Retirements often create uncertainty. They can be times for celebrating accomplishments and marking an individual’s opportunity to move forward to something that they crave to do (whether political activism, fishing, spending time with grandkids, or …). These events are usually tinged by sadness, as they are also life transition moments with someone passing into, as the French put it, their ‘troiseme age’ (Third Age) and can be seen as marking a terminal point in a spiral toward the grave. Sometimes, however, that morbid element can actually contribute to the celebration.
And, today came news of such a reason to celebrate. While a valued tool in powering Washington, DC, area, the Potomac River Coal Plant’s onerous pollution load long ago begin to outweigh the benefits of its power production. Grandfathered under the Clean Air Act (CAA), the Potomac River Coal Plant owners saw it as more financially valuable to poison the plant’s neighbors and the atmosphere than to upgrade the plant to greater efficiency and lowered pollution loads. Sadly, the CAA’s grandfathering provisions enable owners to continue to eke out profits with inefficient (and generally increasingly dirty) coal plants that fall far below the minimal standards that a new power plant would meet. With this in mind, news that the Potomac River Coal Plant will retire come 1 October 2012 is tarnished only the reality that it would be better if it retired come 1 October 2011 and it would have been better if it had been retired prior to 1 October 2001 …
Sierra Club’s executive director, Michael Brune, commented
Retiring this major source of pollution in our nation’s capital signals a huge symbolic step towards moving the nation beyond coal. But the win today didn’t happen overnight.

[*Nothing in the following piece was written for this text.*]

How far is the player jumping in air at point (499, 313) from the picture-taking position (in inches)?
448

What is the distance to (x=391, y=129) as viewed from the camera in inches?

It is a culmination of many years of hard work by local activists and concerned residents. Pollution from this coal-fired power plant has been making local residents sick since 1949 – contributing to heightened asthma rates, respiratory illnesses and other health problems. Retiring the Potomac River coal plant will mean cleaner air, cleaner water and healthier children and families.
For substantive and symbolic reasons, the Potomac River Coal Plant has long been a target of the Sierra Club’s Beyond Coal campaign. Along with to many others who have helped make this happen, a tip of the hat to Beyond Coal for helping creating a retirement meriting celebration.